J.-M. Bourre: «Pour ce qui est de la quantité de sel contenue dans le pain, je crois qu’il ne faut pas crier au scandale et qu’il faut s’occuper en premier lieu des personnes qui consomment beaucoup trop de sel, autour des 15 g et plus par jour. Ceci dit, bien évidemment, il faut prêter attention à cette question. Pour la boulangerie, le problème est que le pain est meilleur lorsqu’il est «bien» salé. Car s’il est fade, on ne le mangera pas avec le même plaisir. Je pense que l’équilibre plaisir/santé devrait être atteint autour des 20 g par litre. Que les artisans qui en sont à 25 ou 30 g essaient de progresser dans ce sens. L’important est de montrer que la profession reste attentive à la santé de ses consommateurs. Elle pourrait d’ailleurs communiquer sur les efforts réalisés».

L. T.: «Justement: comment, selon vous, l’artisan boulanger peut-il tirer profit de votre discours sur le pain?»

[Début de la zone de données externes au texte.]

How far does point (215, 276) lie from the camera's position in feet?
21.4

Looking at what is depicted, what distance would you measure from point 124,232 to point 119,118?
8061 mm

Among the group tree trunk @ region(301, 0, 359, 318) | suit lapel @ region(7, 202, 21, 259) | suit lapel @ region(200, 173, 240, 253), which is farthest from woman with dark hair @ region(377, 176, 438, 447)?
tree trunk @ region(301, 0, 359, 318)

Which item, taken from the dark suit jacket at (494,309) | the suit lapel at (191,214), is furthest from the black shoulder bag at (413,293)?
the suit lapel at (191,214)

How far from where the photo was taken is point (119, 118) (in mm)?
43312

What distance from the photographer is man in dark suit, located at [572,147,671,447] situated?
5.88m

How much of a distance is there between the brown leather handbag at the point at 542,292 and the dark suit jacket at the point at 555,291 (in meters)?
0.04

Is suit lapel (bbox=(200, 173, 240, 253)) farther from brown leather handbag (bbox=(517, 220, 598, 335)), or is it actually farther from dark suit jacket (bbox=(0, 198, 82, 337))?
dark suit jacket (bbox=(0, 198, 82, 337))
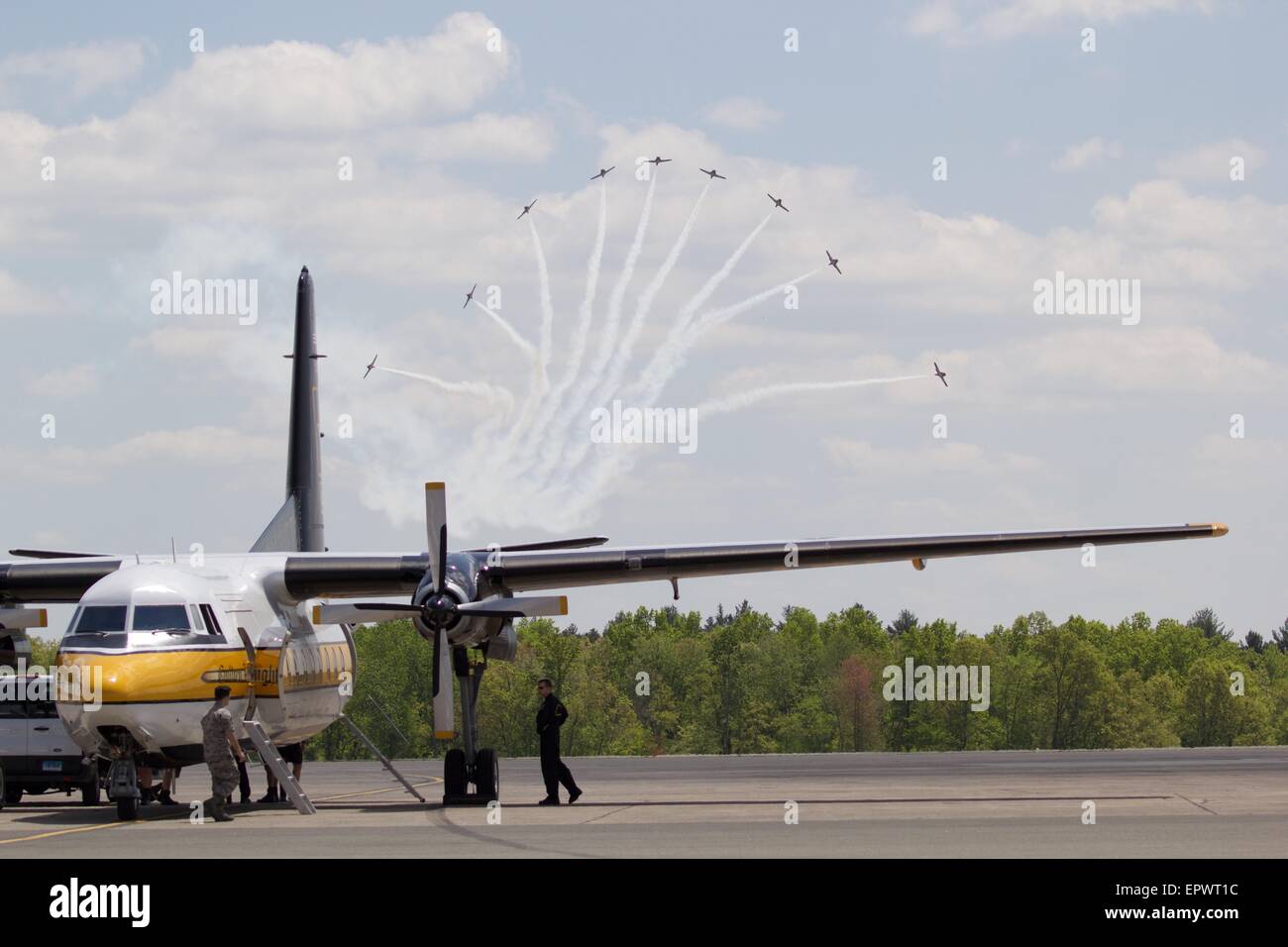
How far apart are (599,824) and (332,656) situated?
33.2 feet

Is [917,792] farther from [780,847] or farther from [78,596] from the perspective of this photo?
[78,596]

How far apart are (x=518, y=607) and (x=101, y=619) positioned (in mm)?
5929

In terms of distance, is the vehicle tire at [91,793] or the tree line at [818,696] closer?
the vehicle tire at [91,793]

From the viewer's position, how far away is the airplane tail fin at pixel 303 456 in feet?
110

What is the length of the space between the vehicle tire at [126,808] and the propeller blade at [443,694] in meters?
4.36

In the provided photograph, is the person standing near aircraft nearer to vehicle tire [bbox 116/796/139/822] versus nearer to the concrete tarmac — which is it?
the concrete tarmac

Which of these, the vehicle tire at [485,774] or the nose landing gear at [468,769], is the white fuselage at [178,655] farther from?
the vehicle tire at [485,774]

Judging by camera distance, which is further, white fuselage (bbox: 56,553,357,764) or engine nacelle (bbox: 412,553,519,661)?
engine nacelle (bbox: 412,553,519,661)

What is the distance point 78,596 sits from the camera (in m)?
29.8

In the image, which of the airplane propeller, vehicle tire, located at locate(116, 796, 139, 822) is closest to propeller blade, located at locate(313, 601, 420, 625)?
the airplane propeller

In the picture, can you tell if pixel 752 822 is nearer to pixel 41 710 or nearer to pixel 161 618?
pixel 161 618

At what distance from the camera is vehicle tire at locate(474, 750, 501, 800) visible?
2648cm

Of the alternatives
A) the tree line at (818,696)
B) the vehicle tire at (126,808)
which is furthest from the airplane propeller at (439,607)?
the tree line at (818,696)
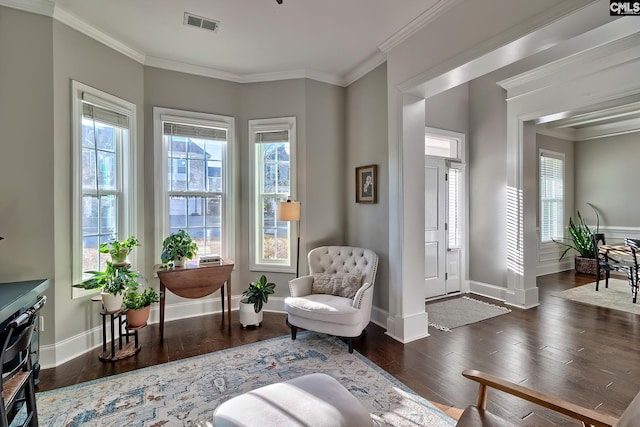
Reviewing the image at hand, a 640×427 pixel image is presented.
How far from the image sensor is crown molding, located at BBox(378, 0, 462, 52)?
2.35 meters

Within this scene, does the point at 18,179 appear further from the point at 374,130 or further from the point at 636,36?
the point at 636,36

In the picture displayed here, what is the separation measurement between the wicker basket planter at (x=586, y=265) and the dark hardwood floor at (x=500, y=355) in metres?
2.49

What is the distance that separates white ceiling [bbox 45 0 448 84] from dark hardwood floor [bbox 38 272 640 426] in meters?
2.91

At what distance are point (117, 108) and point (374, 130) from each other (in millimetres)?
2711

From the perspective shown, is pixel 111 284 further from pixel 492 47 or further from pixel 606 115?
pixel 606 115

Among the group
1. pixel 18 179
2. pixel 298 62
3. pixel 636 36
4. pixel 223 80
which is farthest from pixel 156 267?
pixel 636 36

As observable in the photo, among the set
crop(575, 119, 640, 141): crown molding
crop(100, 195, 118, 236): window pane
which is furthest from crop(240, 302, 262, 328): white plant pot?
crop(575, 119, 640, 141): crown molding

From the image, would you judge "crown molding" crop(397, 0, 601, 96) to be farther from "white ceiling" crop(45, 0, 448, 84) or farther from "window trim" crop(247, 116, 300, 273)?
"window trim" crop(247, 116, 300, 273)

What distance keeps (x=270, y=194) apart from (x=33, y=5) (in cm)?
261

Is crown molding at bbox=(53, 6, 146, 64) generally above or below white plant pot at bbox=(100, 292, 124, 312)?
above

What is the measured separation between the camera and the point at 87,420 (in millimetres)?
1816

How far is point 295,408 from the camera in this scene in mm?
1371

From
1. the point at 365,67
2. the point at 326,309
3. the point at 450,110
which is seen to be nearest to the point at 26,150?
the point at 326,309

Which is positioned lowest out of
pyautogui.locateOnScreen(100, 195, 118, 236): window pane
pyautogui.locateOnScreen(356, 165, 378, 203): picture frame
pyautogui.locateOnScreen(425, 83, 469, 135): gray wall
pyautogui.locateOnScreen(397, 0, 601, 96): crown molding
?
pyautogui.locateOnScreen(100, 195, 118, 236): window pane
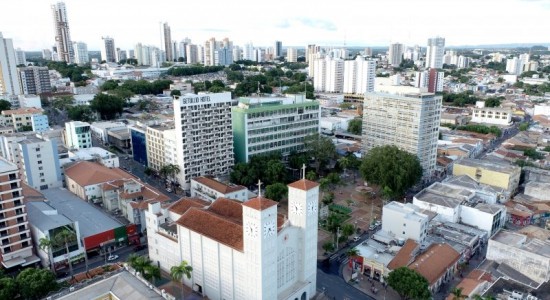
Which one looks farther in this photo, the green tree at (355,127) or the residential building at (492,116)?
the residential building at (492,116)

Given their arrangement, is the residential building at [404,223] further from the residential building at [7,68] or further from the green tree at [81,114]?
the residential building at [7,68]

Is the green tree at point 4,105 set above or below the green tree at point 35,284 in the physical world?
above

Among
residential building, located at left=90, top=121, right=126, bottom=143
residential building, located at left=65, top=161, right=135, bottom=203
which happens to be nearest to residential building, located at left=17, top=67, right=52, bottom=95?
residential building, located at left=90, top=121, right=126, bottom=143

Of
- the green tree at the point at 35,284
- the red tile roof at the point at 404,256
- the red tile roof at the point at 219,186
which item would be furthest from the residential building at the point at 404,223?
the green tree at the point at 35,284

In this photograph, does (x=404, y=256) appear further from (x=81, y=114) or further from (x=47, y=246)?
(x=81, y=114)

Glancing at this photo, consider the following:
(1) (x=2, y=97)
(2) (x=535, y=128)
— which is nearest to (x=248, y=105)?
(2) (x=535, y=128)

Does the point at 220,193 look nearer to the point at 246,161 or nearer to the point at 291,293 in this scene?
the point at 246,161

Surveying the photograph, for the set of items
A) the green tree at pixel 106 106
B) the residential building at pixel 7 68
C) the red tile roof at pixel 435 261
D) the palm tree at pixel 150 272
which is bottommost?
the red tile roof at pixel 435 261

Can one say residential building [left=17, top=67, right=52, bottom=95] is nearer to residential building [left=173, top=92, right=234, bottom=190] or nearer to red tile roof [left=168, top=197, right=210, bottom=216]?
residential building [left=173, top=92, right=234, bottom=190]
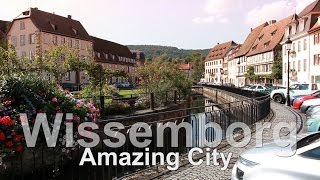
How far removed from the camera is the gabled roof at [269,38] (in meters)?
69.0

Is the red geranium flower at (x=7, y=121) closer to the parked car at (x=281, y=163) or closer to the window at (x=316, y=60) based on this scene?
the parked car at (x=281, y=163)

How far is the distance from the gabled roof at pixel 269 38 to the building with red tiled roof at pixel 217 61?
34.0 m

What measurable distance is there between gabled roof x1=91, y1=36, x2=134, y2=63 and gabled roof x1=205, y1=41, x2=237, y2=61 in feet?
120

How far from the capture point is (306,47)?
49844 mm

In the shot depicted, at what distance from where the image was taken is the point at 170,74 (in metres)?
36.4

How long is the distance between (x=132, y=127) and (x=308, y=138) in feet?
11.5

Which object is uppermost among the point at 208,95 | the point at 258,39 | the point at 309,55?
Result: the point at 258,39

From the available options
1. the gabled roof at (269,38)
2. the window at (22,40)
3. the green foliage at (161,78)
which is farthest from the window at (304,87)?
the window at (22,40)

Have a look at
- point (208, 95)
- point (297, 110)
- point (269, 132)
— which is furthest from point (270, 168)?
point (208, 95)

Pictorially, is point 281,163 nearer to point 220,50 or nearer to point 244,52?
point 244,52

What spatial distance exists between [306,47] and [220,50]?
75.1m

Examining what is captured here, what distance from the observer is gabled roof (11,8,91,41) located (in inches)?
2449

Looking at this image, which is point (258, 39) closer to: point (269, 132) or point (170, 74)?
point (170, 74)

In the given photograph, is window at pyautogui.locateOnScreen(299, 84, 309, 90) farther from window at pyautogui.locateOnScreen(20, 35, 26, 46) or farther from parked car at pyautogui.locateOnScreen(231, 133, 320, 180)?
window at pyautogui.locateOnScreen(20, 35, 26, 46)
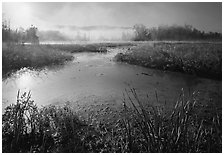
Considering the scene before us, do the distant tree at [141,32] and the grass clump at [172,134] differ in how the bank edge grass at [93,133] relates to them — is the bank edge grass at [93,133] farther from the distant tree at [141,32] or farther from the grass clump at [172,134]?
the distant tree at [141,32]

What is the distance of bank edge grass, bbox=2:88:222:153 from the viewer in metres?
2.05

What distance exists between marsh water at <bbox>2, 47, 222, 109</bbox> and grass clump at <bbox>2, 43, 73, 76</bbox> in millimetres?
101

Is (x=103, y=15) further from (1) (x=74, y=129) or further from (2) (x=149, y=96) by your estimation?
(1) (x=74, y=129)

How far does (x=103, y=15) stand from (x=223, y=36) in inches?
61.1

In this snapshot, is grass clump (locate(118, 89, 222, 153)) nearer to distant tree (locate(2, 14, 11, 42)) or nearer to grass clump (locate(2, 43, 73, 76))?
grass clump (locate(2, 43, 73, 76))

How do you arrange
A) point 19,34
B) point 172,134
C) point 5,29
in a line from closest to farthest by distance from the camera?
point 172,134
point 5,29
point 19,34

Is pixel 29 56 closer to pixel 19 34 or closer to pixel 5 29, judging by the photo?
pixel 19 34

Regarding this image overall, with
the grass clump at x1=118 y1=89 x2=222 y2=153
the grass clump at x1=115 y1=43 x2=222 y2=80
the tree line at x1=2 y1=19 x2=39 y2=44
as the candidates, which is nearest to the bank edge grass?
the grass clump at x1=118 y1=89 x2=222 y2=153

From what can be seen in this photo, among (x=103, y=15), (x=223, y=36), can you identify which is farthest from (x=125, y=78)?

J.-M. B.: «C’est très clair: il est assis sur une obligation physiologique! Le boulanger doit être conscient qu’il ne vend pas «un produit», mais une fabrication d’une valeur nutritionnelle incroyable. Finalement, le pain devient incontournable: dans un repas complet pour des raisons culturelles ou dans un repas léger comme complément nutritionnel. Et surtout, sa consommation reste un plaisir, indispensable à l’acte alimentaire».